--- Qué hacer ---
A – Por favor, reproduce sin cambios del texto sobre las vacunas en el Perú todo lo que va desde "El Perú, luego" hasta "en el 2022.".
B – Resume en dos oraciones el texto sobre las vacunas en el Perú.
##### Fragmento mostrado
Ayer en la tarde el presidente Francisco Sagasti pudo realizar, al fin, el anuncio que todos –o la mitad de– los peruanos estábamos esperando: 300.000 dosis de vacunas de Sinopharm fueron embarcadas con destino al Perú y llegarán mañana domingo. Luego de casi un año de pandemia en nuestro país, la noticia es, sin duda, una luz de esperanza. Sin embargo, aún falta mucho camino por recorrer para salir airosos de la lucha contra el COVID-19.
La vacuna es requerida por casi todos los países del mundo y se han solicitado billones de dosis alrededor del globo. La oferta es incapaz de seguir el ritmo.
El Perú, luego de negociaciones inefectivas en el gobierno de Martín Vizcarra, ya ha firmado contratos con tres laboratorios y va camino a cerrar acuerdos con otros tantos más. Aunque se supone que la mayoría de ellas llegaría en el último trimestre del año, lo cierto es que lo más probable es que haya retrasos en las entregas y terminemos recibiendo las dosis que necesitamos en el 2022.
##########
##### Información proporcionada
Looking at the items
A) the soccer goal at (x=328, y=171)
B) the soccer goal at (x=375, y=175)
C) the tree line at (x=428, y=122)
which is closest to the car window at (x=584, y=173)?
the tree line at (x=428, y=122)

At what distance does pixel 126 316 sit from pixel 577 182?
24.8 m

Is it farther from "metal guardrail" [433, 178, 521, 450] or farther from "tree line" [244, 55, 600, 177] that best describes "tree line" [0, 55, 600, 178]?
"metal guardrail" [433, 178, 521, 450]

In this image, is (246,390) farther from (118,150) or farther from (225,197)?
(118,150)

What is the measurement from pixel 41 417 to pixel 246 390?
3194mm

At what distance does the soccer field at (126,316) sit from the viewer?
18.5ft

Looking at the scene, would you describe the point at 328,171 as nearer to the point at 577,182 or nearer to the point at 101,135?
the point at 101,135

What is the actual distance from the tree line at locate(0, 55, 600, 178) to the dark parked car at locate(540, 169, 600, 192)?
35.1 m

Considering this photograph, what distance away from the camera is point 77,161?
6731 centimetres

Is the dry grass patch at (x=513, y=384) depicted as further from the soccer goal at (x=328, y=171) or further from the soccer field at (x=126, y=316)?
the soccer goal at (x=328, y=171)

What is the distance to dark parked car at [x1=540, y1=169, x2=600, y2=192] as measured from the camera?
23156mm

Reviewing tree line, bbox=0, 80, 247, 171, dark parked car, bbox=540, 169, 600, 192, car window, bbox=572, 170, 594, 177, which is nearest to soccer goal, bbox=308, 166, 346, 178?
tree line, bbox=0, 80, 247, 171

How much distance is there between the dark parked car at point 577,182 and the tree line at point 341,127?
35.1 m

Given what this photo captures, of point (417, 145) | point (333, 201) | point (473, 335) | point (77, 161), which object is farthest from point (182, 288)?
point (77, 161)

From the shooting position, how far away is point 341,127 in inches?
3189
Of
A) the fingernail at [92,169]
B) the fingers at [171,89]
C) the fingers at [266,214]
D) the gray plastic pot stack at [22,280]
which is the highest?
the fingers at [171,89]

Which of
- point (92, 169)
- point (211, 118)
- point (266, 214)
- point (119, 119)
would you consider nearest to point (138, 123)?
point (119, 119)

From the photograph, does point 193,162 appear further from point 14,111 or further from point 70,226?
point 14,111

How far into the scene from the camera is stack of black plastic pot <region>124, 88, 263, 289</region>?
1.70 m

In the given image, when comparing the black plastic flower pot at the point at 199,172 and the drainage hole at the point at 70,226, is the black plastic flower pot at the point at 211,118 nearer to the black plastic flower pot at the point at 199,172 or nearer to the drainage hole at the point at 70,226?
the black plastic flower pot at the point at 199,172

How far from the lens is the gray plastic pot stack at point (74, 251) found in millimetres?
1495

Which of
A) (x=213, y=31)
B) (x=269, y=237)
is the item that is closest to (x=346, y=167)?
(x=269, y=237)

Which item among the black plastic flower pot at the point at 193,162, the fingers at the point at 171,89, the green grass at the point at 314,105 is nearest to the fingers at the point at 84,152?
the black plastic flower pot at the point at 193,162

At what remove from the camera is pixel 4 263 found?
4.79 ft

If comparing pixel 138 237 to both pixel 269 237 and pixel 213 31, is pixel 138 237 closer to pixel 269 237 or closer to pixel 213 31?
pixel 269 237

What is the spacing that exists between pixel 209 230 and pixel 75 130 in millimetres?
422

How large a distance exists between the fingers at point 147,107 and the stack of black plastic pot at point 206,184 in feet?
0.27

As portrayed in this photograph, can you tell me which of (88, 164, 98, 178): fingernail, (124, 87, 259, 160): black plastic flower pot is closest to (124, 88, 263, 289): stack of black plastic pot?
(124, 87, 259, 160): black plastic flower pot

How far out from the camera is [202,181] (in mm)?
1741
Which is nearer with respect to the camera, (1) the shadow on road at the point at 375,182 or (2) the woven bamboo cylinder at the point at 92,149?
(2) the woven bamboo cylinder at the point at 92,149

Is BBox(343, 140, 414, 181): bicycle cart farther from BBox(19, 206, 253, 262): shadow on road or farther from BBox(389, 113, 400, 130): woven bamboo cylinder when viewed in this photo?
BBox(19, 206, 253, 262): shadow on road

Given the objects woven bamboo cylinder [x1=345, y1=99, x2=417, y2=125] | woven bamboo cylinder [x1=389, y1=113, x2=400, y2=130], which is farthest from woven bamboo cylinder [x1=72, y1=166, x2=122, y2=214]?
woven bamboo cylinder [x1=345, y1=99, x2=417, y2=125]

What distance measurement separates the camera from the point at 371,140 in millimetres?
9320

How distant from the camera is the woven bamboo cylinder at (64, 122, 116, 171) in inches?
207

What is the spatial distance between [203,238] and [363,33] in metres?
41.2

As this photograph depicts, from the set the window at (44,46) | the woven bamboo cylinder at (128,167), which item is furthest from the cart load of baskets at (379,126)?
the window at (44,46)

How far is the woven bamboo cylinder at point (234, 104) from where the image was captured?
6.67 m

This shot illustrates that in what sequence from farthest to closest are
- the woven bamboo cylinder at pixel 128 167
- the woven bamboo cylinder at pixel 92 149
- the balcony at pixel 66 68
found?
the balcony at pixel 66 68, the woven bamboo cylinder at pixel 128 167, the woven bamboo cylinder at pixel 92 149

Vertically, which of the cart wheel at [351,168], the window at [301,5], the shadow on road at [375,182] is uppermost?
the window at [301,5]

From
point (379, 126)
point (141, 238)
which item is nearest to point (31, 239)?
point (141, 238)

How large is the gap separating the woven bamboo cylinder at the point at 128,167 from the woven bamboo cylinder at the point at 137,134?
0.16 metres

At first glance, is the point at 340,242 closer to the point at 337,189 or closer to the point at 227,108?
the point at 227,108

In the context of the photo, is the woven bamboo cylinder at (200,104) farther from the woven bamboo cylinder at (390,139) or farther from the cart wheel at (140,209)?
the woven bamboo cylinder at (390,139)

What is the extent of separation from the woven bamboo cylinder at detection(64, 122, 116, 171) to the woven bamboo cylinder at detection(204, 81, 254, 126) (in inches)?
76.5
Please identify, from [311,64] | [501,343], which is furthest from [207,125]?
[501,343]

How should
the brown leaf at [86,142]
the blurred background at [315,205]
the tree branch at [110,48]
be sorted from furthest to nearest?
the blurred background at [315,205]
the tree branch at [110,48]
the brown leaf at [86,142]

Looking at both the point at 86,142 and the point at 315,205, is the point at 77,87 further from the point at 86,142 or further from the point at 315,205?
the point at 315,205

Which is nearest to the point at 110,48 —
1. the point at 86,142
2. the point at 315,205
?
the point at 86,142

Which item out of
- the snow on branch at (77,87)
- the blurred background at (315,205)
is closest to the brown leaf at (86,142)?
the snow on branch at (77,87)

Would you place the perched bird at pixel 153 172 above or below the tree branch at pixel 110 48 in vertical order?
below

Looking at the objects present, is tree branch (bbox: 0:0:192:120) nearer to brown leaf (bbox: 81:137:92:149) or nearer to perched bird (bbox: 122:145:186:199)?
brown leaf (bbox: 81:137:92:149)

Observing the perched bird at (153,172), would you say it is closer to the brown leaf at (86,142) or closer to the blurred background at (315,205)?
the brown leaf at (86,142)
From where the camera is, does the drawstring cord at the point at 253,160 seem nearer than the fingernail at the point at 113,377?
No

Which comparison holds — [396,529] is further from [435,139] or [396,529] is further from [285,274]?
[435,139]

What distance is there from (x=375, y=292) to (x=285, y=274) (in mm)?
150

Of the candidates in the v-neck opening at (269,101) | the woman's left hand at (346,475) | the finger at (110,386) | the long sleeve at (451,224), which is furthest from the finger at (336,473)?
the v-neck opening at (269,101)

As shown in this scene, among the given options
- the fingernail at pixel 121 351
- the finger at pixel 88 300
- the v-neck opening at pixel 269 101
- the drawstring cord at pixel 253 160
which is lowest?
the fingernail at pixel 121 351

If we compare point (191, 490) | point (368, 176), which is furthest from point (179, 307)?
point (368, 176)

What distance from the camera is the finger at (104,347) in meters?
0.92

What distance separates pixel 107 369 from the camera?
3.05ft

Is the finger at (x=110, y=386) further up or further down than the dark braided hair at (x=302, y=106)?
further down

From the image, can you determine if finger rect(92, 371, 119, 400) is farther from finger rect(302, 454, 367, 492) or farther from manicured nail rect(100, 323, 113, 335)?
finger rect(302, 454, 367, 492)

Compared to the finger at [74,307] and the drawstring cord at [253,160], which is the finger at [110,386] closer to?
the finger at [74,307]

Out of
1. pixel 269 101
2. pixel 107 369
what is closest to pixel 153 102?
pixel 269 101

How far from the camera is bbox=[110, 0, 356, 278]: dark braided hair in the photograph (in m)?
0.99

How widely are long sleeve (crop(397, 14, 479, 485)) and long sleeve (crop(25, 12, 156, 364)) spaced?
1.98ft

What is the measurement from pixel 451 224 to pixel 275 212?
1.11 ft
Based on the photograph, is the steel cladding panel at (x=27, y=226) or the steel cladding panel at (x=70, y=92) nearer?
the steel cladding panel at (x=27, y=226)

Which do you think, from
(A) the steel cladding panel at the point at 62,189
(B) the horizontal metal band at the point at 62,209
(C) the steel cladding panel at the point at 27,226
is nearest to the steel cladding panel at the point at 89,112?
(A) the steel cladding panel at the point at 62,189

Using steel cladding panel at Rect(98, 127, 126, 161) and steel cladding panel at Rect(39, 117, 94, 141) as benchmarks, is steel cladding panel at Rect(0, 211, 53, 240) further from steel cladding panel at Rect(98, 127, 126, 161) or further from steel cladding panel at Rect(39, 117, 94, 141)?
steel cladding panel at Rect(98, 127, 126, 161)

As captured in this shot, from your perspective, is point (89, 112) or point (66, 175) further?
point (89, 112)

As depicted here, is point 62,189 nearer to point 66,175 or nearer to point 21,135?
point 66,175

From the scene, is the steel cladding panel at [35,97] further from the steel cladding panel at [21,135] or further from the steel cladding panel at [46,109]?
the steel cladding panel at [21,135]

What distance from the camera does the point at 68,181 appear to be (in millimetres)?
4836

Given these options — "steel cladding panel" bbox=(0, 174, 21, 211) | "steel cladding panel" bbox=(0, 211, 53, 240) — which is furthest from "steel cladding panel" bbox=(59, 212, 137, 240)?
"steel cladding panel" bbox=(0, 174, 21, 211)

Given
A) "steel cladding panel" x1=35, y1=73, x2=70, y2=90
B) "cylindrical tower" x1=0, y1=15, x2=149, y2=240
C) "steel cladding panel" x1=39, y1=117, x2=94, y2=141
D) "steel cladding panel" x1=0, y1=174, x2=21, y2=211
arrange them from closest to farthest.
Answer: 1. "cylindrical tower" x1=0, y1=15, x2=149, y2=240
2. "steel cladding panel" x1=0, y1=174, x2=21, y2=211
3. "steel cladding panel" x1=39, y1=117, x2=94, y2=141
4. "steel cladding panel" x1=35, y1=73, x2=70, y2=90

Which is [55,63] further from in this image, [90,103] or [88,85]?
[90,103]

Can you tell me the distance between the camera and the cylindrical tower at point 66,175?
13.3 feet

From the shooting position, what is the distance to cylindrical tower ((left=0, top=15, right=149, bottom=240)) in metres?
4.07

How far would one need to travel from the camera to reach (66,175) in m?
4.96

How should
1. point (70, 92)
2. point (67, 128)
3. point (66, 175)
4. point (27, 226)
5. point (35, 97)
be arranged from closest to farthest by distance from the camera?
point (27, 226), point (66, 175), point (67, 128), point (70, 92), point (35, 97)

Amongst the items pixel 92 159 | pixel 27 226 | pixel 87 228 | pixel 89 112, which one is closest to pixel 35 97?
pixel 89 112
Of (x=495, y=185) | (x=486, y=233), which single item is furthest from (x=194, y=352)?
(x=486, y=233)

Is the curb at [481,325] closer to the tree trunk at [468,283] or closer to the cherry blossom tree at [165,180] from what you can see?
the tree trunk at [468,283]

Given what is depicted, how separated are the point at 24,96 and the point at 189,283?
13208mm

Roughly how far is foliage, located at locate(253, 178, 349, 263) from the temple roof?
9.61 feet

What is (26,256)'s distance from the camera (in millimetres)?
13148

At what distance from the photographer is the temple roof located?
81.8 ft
##########
--- Respuestas por tarea ---
A –
El Perú, luego de negociaciones inefectivas en el gobierno de Martín Vizcarra, ya ha firmado contratos con tres laboratorios y va camino a cerrar acuerdos con otros tantos más. Aunque se supone que la mayoría de ellas llegaría en el último trimestre del año, lo cierto es que lo más probable es que haya retrasos en las entregas y terminemos recibiendo las dosis que necesitamos en el 2022.

B – El presidente Francisco Sagasti anunció que 300.000 dosis de la vacuna de Sinopharm fueron embarcadas con destino al Perú, una noticia esperanzadora tras casi un año de pandemia, aunque aún falta mucho camino para salir airosos de la lucha contra el COVID-19. Como la oferta mundial no logra seguir el ritmo de la demanda, es probable que las entregas se retrasen y que las dosis necesarias lleguen en el 2022, aunque el Perú ya firmó contratos con tres laboratorios.